*Schriftelijke opdracht A*: Geef de regels uit de rijen hieronder weer als een genummerde lijst zonder lege regels: begin bij de regel met "Examining the image, would" en stop na de regel met "is situated bottommost?".

*Tekstgedeelte*:
━━━━━━━━━━━━━━━━
Peredur leert bij een oom zwaardvechten en goede manieren en bij een andere oom ziet hij een bloedende lans en het hoofd van een man (blijkt later een neef) op een dienblad, rondgedragen worden. Maar hij stelt geen vragen, dat had zijn eerste oom hem op het hart gedrukt. In een ander kasteel, dat belegerd wordt, ontmoet Peredur zijn grote liefde Angharad Gouden Hand: de vrouw met zwart haar, een witte huid en rode wangen. Hij redt haar van haar belegeraars en voegt hun bezit aan dat van haar toe. Aan het hof van de negen heksen van Gloucester leert hij drie weken lang nog beter paardrijden en wapens hanteren. Bij een kluizenaar aangekomen sneeuwt het en bloedsporen in de sneeuw doen hem mediteren op zijn grote liefde. Ridders van Arthur, die hem kwamen zoeken, duelleren met hem en Kei krijgt z'n bekomst en breekt zijn arm. Alleen Gwalchmei weet hem met vriendelijkheid te overreden naar Arthur te komen. Met Arthur gaat Peredur mee naar Caer Llion ar Wysg, maar al gauw gaat hij weer op avontuur. Hij verslaat een leeuw, die de wachter is van een cirkelvormige vallei met zwarte huizen, waar reuzen wonen. Hij verslaat twee derde van hen en dan geeft de heer van de vallei zich over: hij zal zich bij Arthur melden en zich laten dopen. Peredur verslaat vervolgens een slang, die op een ring ligt en keert terug naar Arthurs hof.
━━━━━━━━━━━━━━━━
Fragmenten uit een dataset voor ruimtelijk redeneren
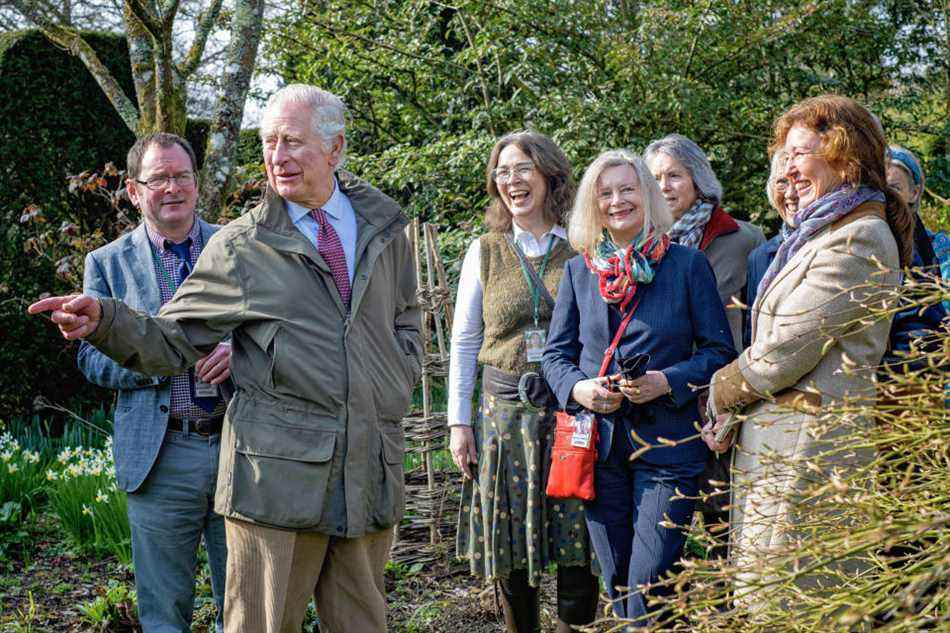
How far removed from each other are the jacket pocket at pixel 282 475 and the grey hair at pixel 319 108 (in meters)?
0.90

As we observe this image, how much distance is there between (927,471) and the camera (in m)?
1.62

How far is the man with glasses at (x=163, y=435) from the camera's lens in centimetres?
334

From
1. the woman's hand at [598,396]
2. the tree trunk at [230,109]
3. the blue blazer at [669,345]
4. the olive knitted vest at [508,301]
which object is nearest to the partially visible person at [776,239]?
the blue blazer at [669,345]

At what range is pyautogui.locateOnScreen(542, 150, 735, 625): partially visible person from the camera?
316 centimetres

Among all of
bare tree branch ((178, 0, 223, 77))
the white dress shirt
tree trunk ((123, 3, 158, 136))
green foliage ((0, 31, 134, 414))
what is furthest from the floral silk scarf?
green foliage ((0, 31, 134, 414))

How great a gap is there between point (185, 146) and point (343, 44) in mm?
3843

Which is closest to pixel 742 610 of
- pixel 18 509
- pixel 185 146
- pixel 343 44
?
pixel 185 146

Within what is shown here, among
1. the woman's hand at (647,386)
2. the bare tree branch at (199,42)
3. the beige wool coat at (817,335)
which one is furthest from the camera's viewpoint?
━━━━━━━━━━━━━━━━
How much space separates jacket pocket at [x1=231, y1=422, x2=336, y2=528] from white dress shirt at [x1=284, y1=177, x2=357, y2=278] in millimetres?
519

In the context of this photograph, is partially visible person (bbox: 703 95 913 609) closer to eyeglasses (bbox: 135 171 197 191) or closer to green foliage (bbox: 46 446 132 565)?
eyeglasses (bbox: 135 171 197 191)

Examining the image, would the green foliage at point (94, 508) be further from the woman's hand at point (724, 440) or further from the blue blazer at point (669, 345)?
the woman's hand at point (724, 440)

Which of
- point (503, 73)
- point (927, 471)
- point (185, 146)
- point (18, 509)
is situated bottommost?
━━━━━━━━━━━━━━━━
*Schriftelijke opdracht B*:
Stemmen de volgende beweringen overeen met het tekstgedeelte over Peredur? Antwoord per bewering met ja of nee en citeer de doorslaggevende woorden uit de tekst.
(i) Peredur ontmoet Angharad Gouden Hand in een kasteel dat belegerd wordt.
(ii) Aan het hof van de negen heksen van Gloucester oefent Peredur drie maanden lang.
(iii) Bij het duel met de ridders van Arthur breekt Kei zijn been.

*Antwoord op opdracht A*:
1. Examining the image, would the green foliage at point (94, 508) be further from the woman's hand at point (724, 440) or further from the blue blazer at point (669, 345)?
2. the woman's hand at point (724, 440)
3. Which of
4. - point (503, 73)
5. - point (927, 471)
6. - point (185, 146)
7. - point (18, 509)
8. is situated bottommost?

*Antwoord op opdracht B*:
(i) Ja: "In een ander kasteel, dat belegerd wordt, ontmoet Peredur zijn grote liefde Angharad Gouden Hand"
(ii) Nee: "leert hij drie weken lang nog beter paardrijden en wapens hanteren"
(iii) Nee: "Kei krijgt z'n bekomst en breekt zijn arm"